• [Work instruction]:
Omit the images, then output each of the records below exactly.

• [Supplied data]:
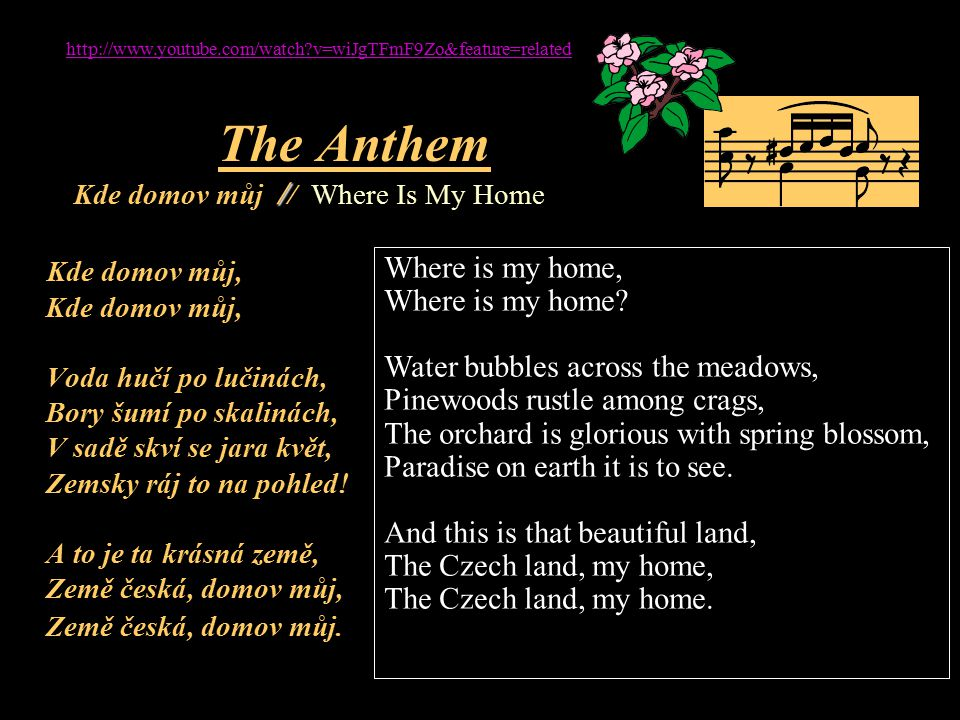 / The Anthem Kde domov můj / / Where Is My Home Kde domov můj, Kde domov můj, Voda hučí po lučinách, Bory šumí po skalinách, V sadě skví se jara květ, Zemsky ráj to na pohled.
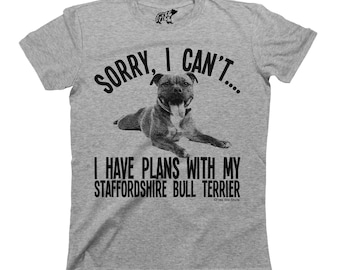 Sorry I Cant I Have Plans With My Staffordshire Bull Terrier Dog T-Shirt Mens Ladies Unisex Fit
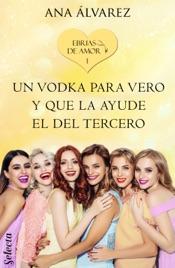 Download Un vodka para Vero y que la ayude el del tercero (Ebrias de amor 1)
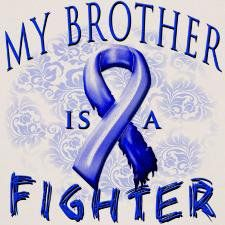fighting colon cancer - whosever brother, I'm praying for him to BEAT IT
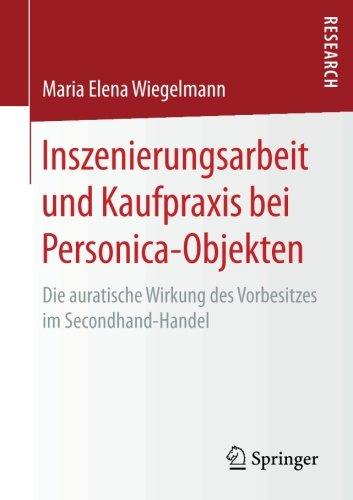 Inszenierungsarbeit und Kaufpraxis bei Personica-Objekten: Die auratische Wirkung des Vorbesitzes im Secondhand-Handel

• [Reply]:
 / The Anthem Kde domov můj / / Where Is My Home Kde domov můj, Kde domov můj, Voda hučí po lučinách, Bory šumí po skalinách, V sadě skví se jara květ, Zemsky ráj to na pohled.
 Sorry I Cant I Have Plans With My Staffordshire Bull Terrier Dog T-Shirt Mens Ladies Unisex Fit
 Download Un vodka para Vero y que la ayude el del tercero (Ebrias de amor 1)
fighting colon cancer - whosever brother, I'm praying for him to BEAT IT
 Inszenierungsarbeit und Kaufpraxis bei Personica-Objekten: Die auratische Wirkung des Vorbesitzes im Secondhand-Handel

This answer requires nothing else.